Reputation: 988
I have a main dataframe df_PROD, and for certain range of years, I want to filter those records from the main df and if the number of records more than 0, will push them into a separate df (i.e df_PROD_year) and append that year into a list which can be used for later purpose.
I am trying to create dynamic names for dataframe inside a for loop as below and if the records are more than 0, I am adding into a separate df_year and I am trying to append that year into another list as below.
PROD_years_list = []
year=int(datetime.datetime.today().year)
for i in range (year, 2016, -1 ):
print(i)
df_PROD_{i} = df_PROD.filter(col("Year") == i)
if df_PROD_{i}.count() > 0:
PROD_years_list.append(i)
print(PROD_years_list)
But I get invalid syntax error for the line:
df_PROD_{i} = df_PROD.filter(col("Year") == i)

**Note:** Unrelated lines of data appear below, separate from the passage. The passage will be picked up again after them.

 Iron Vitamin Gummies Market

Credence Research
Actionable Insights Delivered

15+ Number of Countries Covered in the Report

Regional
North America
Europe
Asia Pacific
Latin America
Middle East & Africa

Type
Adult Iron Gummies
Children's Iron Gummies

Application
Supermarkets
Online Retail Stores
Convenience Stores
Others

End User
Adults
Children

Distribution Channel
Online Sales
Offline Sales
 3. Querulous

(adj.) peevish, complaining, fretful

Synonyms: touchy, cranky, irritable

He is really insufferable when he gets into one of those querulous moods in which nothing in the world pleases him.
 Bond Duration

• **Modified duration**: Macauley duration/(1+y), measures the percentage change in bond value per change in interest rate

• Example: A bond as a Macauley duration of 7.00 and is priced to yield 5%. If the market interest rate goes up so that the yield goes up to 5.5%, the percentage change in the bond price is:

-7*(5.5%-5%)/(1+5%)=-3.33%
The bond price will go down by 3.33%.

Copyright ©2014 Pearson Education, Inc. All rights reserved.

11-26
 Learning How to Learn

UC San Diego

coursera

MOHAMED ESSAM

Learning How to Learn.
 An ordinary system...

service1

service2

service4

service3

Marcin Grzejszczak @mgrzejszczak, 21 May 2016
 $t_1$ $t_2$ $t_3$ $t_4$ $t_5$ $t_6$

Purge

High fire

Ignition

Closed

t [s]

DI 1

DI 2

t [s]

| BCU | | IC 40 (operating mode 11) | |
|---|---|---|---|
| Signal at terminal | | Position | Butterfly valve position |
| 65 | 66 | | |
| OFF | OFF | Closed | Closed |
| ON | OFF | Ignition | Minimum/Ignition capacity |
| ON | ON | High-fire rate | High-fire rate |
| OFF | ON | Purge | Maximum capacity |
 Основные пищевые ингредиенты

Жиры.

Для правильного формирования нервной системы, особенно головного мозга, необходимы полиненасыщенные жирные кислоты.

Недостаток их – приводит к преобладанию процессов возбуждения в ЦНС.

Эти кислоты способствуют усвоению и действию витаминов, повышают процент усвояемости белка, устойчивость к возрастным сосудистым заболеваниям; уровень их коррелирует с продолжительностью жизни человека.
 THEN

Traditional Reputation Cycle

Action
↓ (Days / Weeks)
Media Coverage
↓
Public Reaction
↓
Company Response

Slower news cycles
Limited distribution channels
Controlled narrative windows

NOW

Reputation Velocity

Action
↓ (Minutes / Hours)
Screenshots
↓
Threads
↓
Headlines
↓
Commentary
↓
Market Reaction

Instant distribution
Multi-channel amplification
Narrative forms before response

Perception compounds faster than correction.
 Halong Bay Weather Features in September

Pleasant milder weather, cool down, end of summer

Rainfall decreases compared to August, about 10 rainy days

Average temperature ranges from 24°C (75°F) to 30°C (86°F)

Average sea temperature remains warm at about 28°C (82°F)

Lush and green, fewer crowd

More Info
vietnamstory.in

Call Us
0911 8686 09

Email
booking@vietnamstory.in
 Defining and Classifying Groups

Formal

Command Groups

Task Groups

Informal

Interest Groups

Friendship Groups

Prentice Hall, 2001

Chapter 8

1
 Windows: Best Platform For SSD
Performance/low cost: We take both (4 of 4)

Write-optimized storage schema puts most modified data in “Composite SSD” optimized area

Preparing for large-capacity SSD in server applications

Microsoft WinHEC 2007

How to dynamically name a dataframe inside a for loop? Thanks.
Upvotes: 1
Views: 3420
Reputation: 32670
Using a dict is probably a better option for your need. You store each dataframe with the corresponding year as a key:
PROD_years = {}
year=int(datetime.datetime.today().year)
for i in range (year, 2016, -1 ):
df = df_PROD.filter(col("Year") == i)
if df.count() > 0:
PROD_years[i] = df
print(PROD_years)
Upvotes: 2